Activity: Every line of the material is to be set down again without any change.

Records for this task:
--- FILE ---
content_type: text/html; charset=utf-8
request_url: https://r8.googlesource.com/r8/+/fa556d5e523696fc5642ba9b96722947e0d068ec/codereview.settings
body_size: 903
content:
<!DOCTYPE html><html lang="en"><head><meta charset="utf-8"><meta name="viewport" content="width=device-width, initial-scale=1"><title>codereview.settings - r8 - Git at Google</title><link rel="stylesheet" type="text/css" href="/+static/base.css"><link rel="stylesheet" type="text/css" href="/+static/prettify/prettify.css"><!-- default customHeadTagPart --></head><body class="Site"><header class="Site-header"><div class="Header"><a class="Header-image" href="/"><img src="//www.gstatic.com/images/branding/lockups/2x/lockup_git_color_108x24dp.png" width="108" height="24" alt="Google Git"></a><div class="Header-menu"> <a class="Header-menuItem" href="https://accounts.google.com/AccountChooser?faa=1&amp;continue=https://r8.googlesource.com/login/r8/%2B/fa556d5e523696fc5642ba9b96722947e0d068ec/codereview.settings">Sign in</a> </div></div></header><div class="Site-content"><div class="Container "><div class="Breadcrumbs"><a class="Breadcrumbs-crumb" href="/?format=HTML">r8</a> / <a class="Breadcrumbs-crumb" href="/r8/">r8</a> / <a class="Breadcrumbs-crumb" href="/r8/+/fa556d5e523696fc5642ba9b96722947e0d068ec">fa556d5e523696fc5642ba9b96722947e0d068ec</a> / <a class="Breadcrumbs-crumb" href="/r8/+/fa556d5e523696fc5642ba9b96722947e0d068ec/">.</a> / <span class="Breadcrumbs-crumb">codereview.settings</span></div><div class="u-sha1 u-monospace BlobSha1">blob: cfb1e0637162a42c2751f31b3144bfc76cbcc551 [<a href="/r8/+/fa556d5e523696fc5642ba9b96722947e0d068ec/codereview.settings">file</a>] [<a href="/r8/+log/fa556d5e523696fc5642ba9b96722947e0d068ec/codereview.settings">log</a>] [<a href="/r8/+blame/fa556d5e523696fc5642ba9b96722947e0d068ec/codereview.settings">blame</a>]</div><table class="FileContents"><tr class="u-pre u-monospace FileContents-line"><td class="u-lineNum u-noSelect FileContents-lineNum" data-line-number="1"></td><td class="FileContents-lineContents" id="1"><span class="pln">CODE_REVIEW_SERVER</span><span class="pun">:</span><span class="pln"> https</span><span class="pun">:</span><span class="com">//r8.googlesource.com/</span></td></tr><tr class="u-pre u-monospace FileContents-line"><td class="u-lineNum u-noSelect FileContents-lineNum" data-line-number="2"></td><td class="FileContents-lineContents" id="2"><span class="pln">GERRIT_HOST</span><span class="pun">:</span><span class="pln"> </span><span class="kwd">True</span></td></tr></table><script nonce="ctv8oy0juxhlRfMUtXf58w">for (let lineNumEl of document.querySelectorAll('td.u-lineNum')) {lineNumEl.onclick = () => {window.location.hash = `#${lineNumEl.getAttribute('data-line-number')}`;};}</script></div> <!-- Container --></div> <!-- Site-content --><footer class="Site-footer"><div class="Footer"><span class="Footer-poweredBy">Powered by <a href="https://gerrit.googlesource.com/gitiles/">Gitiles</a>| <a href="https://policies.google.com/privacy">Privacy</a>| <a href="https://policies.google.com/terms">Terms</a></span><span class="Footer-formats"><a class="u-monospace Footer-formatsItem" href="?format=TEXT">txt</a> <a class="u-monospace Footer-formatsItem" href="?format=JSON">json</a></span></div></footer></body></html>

Problem solution:
--- FILE ---
content_type: text/html; charset=utf-8
request_url: https://r8.googlesource.com/r8/+/fa556d5e523696fc5642ba9b96722947e0d068ec/codereview.settings
body_size: 903
content:
<!DOCTYPE html><html lang="en"><head><meta charset="utf-8"><meta name="viewport" content="width=device-width, initial-scale=1"><title>codereview.settings - r8 - Git at Google</title><link rel="stylesheet" type="text/css" href="/+static/base.css"><link rel="stylesheet" type="text/css" href="/+static/prettify/prettify.css"><!-- default customHeadTagPart --></head><body class="Site"><header class="Site-header"><div class="Header"><a class="Header-image" href="/"><img src="//www.gstatic.com/images/branding/lockups/2x/lockup_git_color_108x24dp.png" width="108" height="24" alt="Google Git"></a><div class="Header-menu"> <a class="Header-menuItem" href="https://accounts.google.com/AccountChooser?faa=1&amp;continue=https://r8.googlesource.com/login/r8/%2B/fa556d5e523696fc5642ba9b96722947e0d068ec/codereview.settings">Sign in</a> </div></div></header><div class="Site-content"><div class="Container "><div class="Breadcrumbs"><a class="Breadcrumbs-crumb" href="/?format=HTML">r8</a> / <a class="Breadcrumbs-crumb" href="/r8/">r8</a> / <a class="Breadcrumbs-crumb" href="/r8/+/fa556d5e523696fc5642ba9b96722947e0d068ec">fa556d5e523696fc5642ba9b96722947e0d068ec</a> / <a class="Breadcrumbs-crumb" href="/r8/+/fa556d5e523696fc5642ba9b96722947e0d068ec/">.</a> / <span class="Breadcrumbs-crumb">codereview.settings</span></div><div class="u-sha1 u-monospace BlobSha1">blob: cfb1e0637162a42c2751f31b3144bfc76cbcc551 [<a href="/r8/+/fa556d5e523696fc5642ba9b96722947e0d068ec/codereview.settings">file</a>] [<a href="/r8/+log/fa556d5e523696fc5642ba9b96722947e0d068ec/codereview.settings">log</a>] [<a href="/r8/+blame/fa556d5e523696fc5642ba9b96722947e0d068ec/codereview.settings">blame</a>]</div><table class="FileContents"><tr class="u-pre u-monospace FileContents-line"><td class="u-lineNum u-noSelect FileContents-lineNum" data-line-number="1"></td><td class="FileContents-lineContents" id="1"><span class="pln">CODE_REVIEW_SERVER</span><span class="pun">:</span><span class="pln"> https</span><span class="pun">:</span><span class="com">//r8.googlesource.com/</span></td></tr><tr class="u-pre u-monospace FileContents-line"><td class="u-lineNum u-noSelect FileContents-lineNum" data-line-number="2"></td><td class="FileContents-lineContents" id="2"><span class="pln">GERRIT_HOST</span><span class="pun">:</span><span class="pln"> </span><span class="kwd">True</span></td></tr></table><script nonce="ctv8oy0juxhlRfMUtXf58w">for (let lineNumEl of document.querySelectorAll('td.u-lineNum')) {lineNumEl.onclick = () => {window.location.hash = `#${lineNumEl.getAttribute('data-line-number')}`;};}</script></div> <!-- Container --></div> <!-- Site-content --><footer class="Site-footer"><div class="Footer"><span class="Footer-poweredBy">Powered by <a href="https://gerrit.googlesource.com/gitiles/">Gitiles</a>| <a href="https://policies.google.com/privacy">Privacy</a>| <a href="https://policies.google.com/terms">Terms</a></span><span class="Footer-formats"><a class="u-monospace Footer-formatsItem" href="?format=TEXT">txt</a> <a class="u-monospace Footer-formatsItem" href="?format=JSON">json</a></span></div></footer></body></html>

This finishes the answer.